◆ Given information:
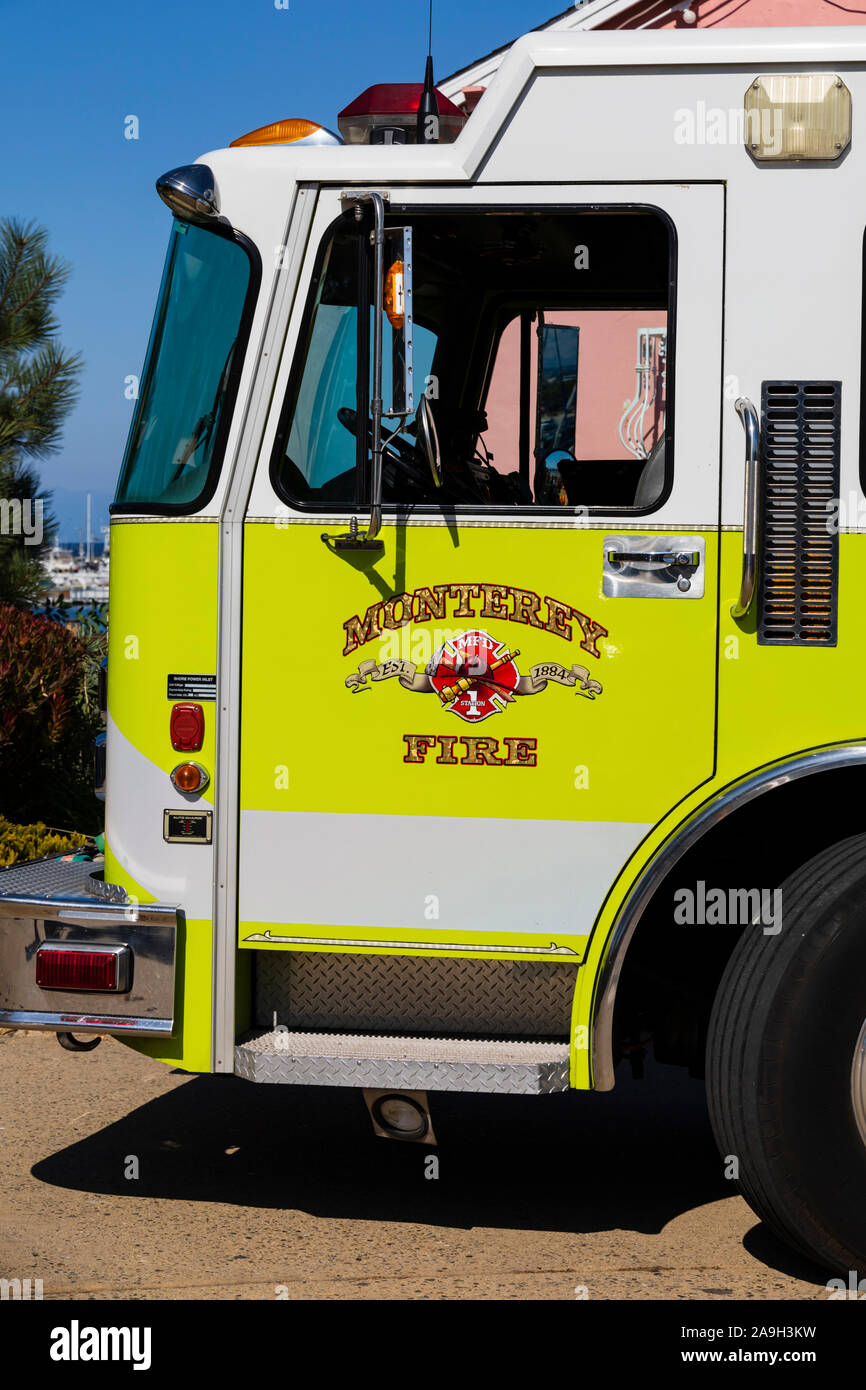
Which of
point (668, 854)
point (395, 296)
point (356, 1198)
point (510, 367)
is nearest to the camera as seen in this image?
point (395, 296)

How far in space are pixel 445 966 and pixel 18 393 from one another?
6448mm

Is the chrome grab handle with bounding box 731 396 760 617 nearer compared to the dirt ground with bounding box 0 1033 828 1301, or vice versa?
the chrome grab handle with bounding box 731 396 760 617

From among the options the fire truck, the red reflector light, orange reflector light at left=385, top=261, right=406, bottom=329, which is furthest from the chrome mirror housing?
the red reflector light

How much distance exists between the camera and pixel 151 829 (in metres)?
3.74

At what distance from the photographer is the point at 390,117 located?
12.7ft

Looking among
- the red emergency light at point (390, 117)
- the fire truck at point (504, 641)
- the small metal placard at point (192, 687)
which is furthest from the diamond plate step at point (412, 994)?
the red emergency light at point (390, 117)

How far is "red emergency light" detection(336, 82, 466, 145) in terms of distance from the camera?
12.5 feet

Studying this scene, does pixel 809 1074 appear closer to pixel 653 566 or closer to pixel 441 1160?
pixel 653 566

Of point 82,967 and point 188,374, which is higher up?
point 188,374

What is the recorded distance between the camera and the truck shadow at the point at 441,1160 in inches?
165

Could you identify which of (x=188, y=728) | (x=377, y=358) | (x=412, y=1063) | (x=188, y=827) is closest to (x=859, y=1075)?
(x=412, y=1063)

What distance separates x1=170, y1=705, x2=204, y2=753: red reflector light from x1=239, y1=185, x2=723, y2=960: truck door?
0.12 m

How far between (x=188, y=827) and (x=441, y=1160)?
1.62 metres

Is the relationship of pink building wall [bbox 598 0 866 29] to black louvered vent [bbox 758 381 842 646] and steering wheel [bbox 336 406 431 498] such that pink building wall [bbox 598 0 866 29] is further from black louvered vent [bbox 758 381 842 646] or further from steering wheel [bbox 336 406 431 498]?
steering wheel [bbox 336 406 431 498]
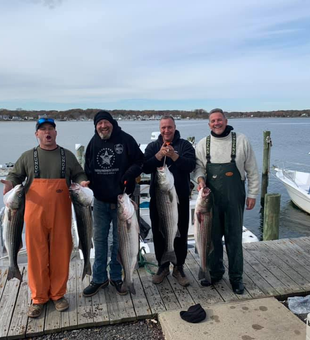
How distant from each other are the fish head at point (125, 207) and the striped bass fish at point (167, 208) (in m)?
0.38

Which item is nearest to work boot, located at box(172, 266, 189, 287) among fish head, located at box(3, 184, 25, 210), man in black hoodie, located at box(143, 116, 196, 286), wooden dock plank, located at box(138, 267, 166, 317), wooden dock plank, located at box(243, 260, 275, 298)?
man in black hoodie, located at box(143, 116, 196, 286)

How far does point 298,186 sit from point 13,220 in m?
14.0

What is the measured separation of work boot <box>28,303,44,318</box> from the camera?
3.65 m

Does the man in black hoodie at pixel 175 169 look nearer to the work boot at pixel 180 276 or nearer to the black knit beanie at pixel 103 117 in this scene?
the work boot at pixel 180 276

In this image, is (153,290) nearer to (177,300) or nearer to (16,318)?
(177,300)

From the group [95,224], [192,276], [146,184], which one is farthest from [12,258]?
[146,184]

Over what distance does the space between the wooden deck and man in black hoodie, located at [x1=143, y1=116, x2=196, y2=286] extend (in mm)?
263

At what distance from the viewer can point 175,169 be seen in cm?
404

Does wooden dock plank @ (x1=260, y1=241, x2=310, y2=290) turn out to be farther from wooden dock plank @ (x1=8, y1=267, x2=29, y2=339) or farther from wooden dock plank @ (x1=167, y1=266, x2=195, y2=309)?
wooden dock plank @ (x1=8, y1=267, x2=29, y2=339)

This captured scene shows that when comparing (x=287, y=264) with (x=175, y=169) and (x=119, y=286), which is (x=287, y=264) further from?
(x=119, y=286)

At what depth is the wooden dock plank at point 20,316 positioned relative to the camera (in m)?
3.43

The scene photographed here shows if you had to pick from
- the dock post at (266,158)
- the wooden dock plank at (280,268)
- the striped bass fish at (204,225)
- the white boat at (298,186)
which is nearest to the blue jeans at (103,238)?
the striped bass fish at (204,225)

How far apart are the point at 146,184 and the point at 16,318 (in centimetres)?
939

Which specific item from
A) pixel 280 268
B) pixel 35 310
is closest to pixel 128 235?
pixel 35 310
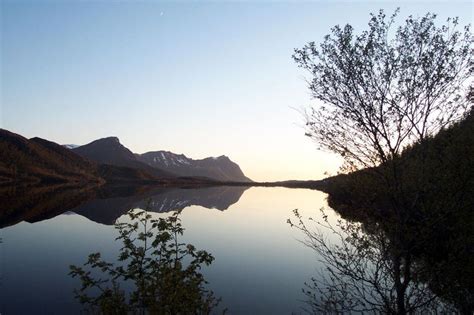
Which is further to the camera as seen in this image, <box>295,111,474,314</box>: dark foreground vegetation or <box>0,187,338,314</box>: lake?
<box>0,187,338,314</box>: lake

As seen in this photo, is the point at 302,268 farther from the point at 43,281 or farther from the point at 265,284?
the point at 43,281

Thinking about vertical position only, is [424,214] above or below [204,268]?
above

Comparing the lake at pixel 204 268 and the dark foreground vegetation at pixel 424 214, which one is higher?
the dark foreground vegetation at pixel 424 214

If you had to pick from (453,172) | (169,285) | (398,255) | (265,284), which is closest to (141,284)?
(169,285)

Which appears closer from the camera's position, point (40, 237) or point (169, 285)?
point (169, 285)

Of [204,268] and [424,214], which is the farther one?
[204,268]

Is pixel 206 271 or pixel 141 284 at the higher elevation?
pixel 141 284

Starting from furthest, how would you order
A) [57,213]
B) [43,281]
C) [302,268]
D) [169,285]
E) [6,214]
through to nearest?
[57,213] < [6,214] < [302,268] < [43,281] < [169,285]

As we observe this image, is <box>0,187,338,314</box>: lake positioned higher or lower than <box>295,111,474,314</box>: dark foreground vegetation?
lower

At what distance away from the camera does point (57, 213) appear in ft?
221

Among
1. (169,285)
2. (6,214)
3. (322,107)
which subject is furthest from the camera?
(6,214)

...

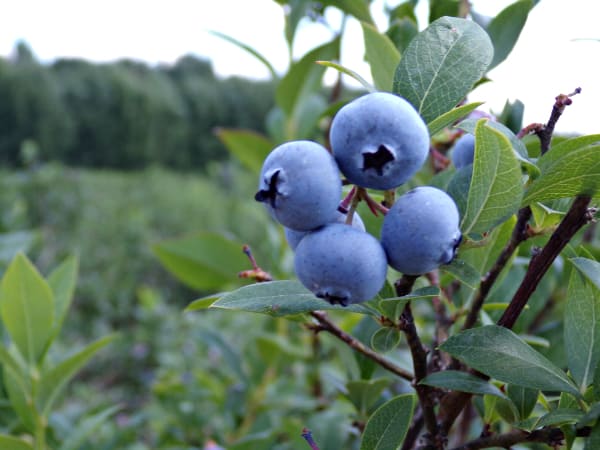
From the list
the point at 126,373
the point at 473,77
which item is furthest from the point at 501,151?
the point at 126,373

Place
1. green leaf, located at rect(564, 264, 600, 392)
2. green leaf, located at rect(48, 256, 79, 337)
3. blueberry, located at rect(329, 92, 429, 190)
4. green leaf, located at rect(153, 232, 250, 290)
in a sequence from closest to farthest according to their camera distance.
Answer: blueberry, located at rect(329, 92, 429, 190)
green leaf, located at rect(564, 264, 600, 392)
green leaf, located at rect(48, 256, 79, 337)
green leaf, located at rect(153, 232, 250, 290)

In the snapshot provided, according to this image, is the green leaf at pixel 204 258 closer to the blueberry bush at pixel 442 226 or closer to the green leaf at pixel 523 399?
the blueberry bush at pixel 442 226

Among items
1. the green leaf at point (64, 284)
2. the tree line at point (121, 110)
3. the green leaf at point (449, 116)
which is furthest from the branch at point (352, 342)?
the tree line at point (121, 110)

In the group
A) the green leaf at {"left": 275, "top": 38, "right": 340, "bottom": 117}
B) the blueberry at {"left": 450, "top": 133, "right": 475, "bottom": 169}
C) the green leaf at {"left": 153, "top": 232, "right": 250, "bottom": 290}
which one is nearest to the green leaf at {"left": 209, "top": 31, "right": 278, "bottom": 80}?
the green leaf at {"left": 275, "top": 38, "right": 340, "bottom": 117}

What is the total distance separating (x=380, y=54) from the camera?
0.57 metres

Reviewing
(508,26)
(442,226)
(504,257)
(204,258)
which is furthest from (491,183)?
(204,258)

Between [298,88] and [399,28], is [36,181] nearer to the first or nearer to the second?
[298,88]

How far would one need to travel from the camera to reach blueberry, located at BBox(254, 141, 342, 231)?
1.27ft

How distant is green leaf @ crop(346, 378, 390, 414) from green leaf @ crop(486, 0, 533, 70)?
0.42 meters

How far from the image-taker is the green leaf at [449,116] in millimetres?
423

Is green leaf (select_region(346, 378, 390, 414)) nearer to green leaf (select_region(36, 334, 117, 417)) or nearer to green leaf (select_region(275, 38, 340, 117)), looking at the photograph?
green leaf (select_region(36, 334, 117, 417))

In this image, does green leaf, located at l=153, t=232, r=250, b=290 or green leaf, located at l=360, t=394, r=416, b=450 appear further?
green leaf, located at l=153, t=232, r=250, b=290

---

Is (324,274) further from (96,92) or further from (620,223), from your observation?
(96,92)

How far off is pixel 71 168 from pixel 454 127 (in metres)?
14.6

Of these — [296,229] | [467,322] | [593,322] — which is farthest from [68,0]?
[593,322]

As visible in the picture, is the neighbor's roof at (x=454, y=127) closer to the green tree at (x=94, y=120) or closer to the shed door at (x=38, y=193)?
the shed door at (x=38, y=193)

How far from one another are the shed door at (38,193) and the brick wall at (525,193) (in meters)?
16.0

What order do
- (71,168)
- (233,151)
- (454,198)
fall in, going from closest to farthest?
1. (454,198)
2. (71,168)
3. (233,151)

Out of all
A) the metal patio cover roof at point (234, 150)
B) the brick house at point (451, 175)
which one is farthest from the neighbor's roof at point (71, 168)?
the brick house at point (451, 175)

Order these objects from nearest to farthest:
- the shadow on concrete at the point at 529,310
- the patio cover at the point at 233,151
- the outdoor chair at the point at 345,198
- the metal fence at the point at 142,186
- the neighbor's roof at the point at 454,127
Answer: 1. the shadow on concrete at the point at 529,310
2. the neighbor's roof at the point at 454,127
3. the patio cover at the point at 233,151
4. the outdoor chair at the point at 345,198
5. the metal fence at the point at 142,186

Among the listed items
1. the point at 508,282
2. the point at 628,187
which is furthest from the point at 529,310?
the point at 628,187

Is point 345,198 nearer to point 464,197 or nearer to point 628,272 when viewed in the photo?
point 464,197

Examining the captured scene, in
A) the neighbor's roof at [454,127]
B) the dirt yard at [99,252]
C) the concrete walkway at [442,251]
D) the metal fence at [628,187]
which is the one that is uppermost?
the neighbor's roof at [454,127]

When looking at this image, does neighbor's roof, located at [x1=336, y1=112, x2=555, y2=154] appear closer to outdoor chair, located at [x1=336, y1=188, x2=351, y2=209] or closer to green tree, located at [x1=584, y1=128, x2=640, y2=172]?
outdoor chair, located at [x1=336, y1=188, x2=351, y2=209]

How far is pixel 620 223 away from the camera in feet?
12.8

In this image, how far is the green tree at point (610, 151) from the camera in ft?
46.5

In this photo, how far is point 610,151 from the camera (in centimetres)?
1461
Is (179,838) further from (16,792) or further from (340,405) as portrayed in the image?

◆ Written problem:
Which lines in the entries above contain the word "pick"? Pull out each of those lines in full.

◆ The answer:
The scene photographed here shows if you had to pick from
If you had to pick from (453,172) | (169,285) | (398,255) | (265,284), which is closest to (141,284)?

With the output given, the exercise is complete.